Erickson stressed a non-power pro-cooperation in his therapy. He repeatedly urged that we put one foot in the client's world, speak the client's language, empower them to use their resources, and help them associate their experience for their growth. In the intensity of hypnotherapy, that cooperative merging tends to blur the dualism of "I and Thou" into just a "here and now" - a network of mental association that happens to be greater than it was for a lone individual. Who situmlates whom to suggest what, is an impossible question to answer then.

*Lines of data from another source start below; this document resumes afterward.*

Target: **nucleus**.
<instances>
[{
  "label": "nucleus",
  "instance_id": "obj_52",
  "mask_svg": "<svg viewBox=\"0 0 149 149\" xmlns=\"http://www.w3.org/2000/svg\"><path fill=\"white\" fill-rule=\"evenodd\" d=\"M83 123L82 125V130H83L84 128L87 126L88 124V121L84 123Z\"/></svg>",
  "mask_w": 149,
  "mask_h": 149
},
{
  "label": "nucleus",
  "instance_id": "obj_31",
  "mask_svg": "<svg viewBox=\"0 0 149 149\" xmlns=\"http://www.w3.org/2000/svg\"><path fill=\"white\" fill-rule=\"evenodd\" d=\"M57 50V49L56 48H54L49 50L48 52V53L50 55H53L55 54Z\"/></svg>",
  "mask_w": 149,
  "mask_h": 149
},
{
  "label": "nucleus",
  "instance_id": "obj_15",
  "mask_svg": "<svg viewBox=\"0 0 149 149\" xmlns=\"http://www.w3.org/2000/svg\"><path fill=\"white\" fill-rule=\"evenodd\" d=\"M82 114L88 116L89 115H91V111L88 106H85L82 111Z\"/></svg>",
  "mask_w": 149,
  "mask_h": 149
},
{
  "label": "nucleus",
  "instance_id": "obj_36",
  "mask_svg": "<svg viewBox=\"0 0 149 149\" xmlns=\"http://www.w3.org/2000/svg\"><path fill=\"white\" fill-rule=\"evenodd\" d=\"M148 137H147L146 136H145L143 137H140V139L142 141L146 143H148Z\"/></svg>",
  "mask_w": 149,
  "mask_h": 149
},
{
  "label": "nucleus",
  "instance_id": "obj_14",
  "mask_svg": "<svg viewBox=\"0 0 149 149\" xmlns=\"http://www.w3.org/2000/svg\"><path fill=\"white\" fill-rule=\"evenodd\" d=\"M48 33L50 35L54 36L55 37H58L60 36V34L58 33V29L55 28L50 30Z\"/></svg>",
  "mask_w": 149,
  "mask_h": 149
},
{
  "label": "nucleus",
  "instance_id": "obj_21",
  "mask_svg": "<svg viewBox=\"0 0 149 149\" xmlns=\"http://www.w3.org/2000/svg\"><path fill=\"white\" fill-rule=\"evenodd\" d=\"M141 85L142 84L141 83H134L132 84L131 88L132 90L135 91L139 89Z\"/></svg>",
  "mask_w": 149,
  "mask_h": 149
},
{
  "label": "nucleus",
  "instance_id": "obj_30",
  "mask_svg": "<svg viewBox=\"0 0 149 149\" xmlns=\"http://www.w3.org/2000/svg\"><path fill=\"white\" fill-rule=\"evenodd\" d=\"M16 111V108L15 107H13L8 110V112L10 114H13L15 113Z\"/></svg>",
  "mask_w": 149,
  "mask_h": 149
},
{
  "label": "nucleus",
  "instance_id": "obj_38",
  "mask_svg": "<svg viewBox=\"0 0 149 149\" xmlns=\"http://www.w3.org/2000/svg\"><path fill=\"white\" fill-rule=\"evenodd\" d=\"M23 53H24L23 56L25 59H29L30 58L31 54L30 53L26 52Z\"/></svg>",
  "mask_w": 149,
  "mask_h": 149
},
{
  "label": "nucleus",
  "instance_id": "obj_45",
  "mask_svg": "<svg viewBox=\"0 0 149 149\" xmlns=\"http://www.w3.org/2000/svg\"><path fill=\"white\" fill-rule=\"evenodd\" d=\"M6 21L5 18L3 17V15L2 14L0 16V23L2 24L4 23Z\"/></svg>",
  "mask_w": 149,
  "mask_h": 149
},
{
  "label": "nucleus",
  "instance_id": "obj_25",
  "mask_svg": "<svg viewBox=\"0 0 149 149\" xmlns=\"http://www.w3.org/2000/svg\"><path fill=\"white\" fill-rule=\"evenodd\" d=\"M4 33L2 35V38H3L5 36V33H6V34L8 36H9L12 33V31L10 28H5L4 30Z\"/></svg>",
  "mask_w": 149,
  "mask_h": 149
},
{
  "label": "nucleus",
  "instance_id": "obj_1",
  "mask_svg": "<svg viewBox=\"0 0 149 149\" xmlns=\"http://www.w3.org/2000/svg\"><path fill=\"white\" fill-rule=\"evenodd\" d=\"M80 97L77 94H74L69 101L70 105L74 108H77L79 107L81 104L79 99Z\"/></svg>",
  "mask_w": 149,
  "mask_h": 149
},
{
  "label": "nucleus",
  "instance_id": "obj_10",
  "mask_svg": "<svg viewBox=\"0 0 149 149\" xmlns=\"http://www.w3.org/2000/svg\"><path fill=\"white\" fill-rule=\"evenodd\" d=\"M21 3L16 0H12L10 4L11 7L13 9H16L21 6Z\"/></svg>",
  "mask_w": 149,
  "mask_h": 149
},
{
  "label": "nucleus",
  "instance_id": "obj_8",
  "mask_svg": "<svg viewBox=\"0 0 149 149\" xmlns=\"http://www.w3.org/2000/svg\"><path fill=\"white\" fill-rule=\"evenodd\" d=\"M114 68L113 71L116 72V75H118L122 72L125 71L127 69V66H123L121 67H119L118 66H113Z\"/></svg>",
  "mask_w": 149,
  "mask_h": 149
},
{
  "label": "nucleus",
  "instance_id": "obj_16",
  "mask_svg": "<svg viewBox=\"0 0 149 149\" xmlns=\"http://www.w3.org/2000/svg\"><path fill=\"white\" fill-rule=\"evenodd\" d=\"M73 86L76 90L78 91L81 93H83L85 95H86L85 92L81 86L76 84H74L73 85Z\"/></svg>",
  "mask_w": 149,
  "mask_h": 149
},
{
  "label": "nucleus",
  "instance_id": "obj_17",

But, then, anyone can analyze anything into little discrete parts - look at those parts as he-has-power / he-has-none, etc. After all, the universe is more likely a pile of vibrations than a set of solid object with a few forces here and there - but that has not stoped Plato, or Bohr, or Aquinas, etc., from making it into a dualism at every turn. It didn't change the Universe into a dualistic Universe...it just limited the theorist into the binds of dualism. So too, the reality of Erickson's work can be see through different theoretical glasses - but it doesn't make the work what the theory says it was. Case in point: the Haley analysis (1963) relied on the concept of "power" in the relationship (that being Haley's term, not Erickson's). So, is the power real because Haley say so? No, and Haley probably wouldn't take it to be real either...just a construct to attempt to explain and descibe at the time. It's hard to convey how incredibly client centered Erickson's time with patient's was (at least in the later part of his career when most of use studied him). One could summarize, Bateson as saying that Erickson's work was the best living example of that was contrary to dualistic science he had found.
I hope that shed some light on the subject.